— WORK REQUIRED —
Return only the lines of the data below from the line with "o le faigamalaga." up to and including the line with "3.2 | 3.02 |", exactly as written, with the pictures omitted.

— DATA TO USE —
______
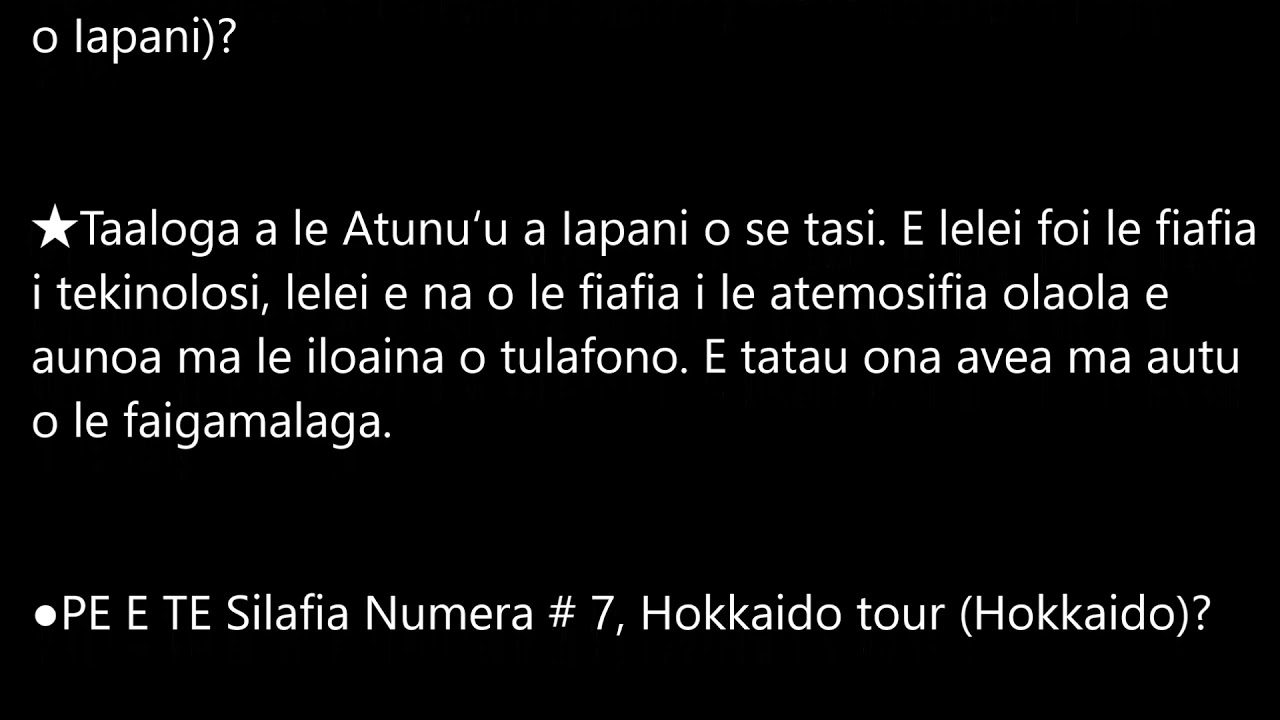 o Iapani)?

★Taaloga a le Atunu'u a Iapani o se tasi. E lelei foi le fiafia i tekinolosi, lelei e na o le fiafia i le atemosifia olaola e aunoa ma le iloaina o tulafono. E tatau ona avea ma autu o le faigamalaga.

●PE E TE Silafia Numera # 7, Hokkaido tour (Hokkaido)?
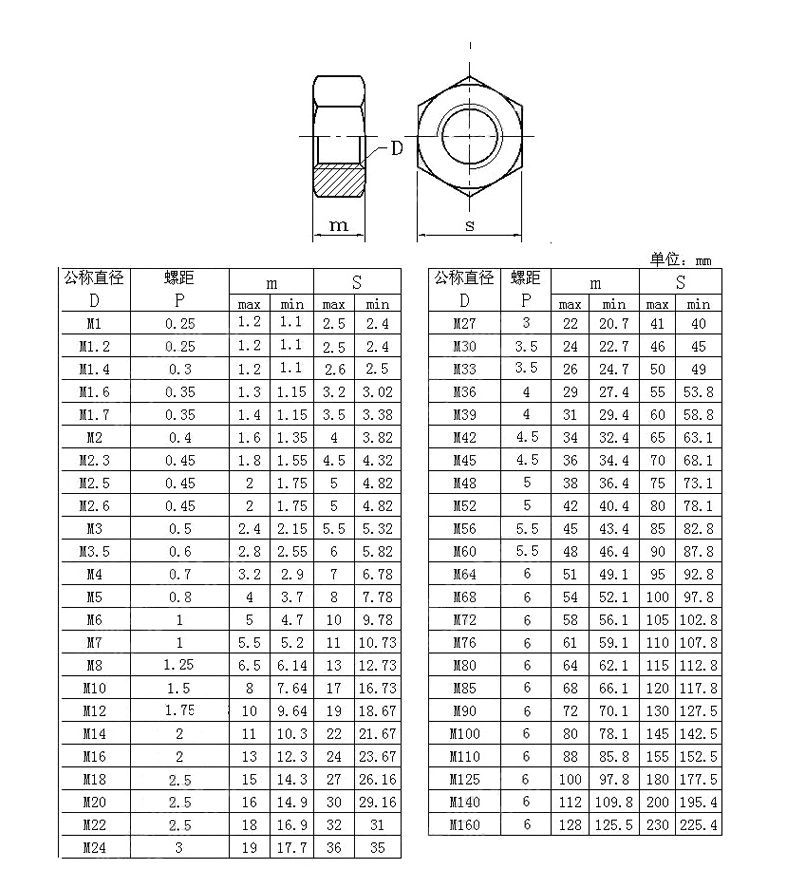 D

m

s

单位：mm

| 公称直径 D | 螺距 P | m max | m min | S max | S min |
|---|---|---|---|---|---|
| M1 | 0.25 | 1.2 | 1.1 | 2.5 | 2.4 |
| M1.2 | 0.25 | 1.2 | 1.1 | 2.5 | 2.4 |
| M1.4 | 0.3 | 1.2 | 1.1 | 2.6 | 2.5 |
| M1.6 | 0.35 | 1.3 | 1.15 | 3.2 | 3.02 |
| M1.7 | 0.35 | 1.4 | 1.15 | 3.5 | 3.38 |
| M2 | 0.4 | 1.6 | 1.35 | 4 | 3.82 |
| M2.3 | 0.45 | 1.8 | 1.55 | 4.5 | 4.32 |
| M2.5 | 0.45 | 2 | 1.75 | 5 | 4.82 |
| M2.6 | 0.45 | 2 | 1.75 | 5 | 4.82 |
| M3 | 0.5 | 2.4 | 2.15 | 5.5 | 5.32 |
| M3.5 | 0.6 | 2.8 | 2.55 | 6 | 5.82 |
| M4 | 0.7 | 3.2 | 2.9 | 7 | 6.78 |
| M5 | 0.8 | 4 | 3.7 | 8 | 7.78 |
| M6 | 1 | 5 | 4.7 | 10 | 9.78 |
| M7 | 1 | 5.5 | 5.2 | 11 | 10.73 |
| M8 | 1.25 | 6.5 | 6.14 | 13 | 12.73 |
| M10 | 1.5 | 8 | 7.64 | 17 | 16.73 |
| M12 | 1.75 | 10 | 9.64 | 19 | 18.67 |
| M14 | 2 | 11 | 10.3 | 22 | 21.67 |
| M16 | 2 | 13 | 12.3 | 24 | 23.67 |
| M18 | 2.5 | 15 | 14.3 | 27 | 26.16 |
| M20 | 2.5 | 16 | 14.9 | 30 | 29.16 |
| M22 | 2.5 | 18 | 16.9 | 32 | 31 |
| M24 | 3 | 19 | 17.7 | 36 | 35 |

| 公称直径 D | 螺距 P | m max | m min | S max | S min |
|---|---|---|---|---|---|
| M27 | 3 | 22 | 20.7 | 41 | 40 |
| M30 | 3.5 | 24 | 22.7 | 46 | 45 |
| M33 | 3.5 | 26 | 24.7 | 50 | 49 |
| M36 | 4 | 29 | 27.4 | 55 | 53.8 |
| M39 | 4 | 31 | 29.4 | 60 | 58.8 |
| M42 | 4.5 | 34 | 32.4 | 65 | 63.1 |
| M45 | 4.5 | 36 | 34.4 | 70 | 68.1 |
| M48 | 5 | 38 | 36.4 | 75 | 73.1 |
| M52 | 5 | 42 | 40.4 | 80 | 78.1 |
| M56 | 5.5 | 45 | 43.4 | 85 | 82.8 |
| M60 | 5.5 | 48 | 46.4 | 90 | 87.8 |
| M64 | 6 | 51 | 49.1 | 95 | 92.8 |
| M68 | 6 | 54 | 52.1 | 100 | 97.8 |
| M72 | 6 | 58 | 56.1 | 105 | 102.8 |
| M76 | 6 | 61 | 59.1 | 110 | 107.8 |
| M80 | 6 | 64 | 62.1 | 115 | 112.8 |
| M85 | 6 | 68 | 66.1 | 120 | 117.8 |
| M90 | 6 | 72 | 70.1 | 130 | 127.5 |
| M100 | 6 | 80 | 78.1 | 145 | 142.5 |
| M110 | 6 | 88 | 85.8 | 155 | 152.5 |
| M125 | 6 | 100 | 97.8 | 180 | 177.5 |
| M140 | 6 | 112 | 109.8 | 200 | 195.4 |
| M160 | 6 | 128 | 125.5 | 230 | 225.4 |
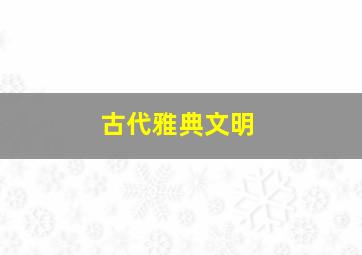 古代雅典文明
______
— EXERCISE ANSWER —
★Taaloga a le Atunu'u a Iapani o se tasi. E lelei foi le fiafia i tekinolosi, lelei e na o le fiafia i le atemosifia olaola e aunoa ma le iloaina o tulafono. E tatau ona avea ma autu o le faigamalaga.

●PE E TE Silafia Numera # 7, Hokkaido tour (Hokkaido)?
 D

m

s

单位：mm

| 公称直径 D | 螺距 P | m max | m min | S max | S min |
|---|---|---|---|---|---|
| M1 | 0.25 | 1.2 | 1.1 | 2.5 | 2.4 |
| M1.2 | 0.25 | 1.2 | 1.1 | 2.5 | 2.4 |
| M1.4 | 0.3 | 1.2 | 1.1 | 2.6 | 2.5 |
| M1.6 | 0.35 | 1.3 | 1.15 | 3.2 | 3.02 |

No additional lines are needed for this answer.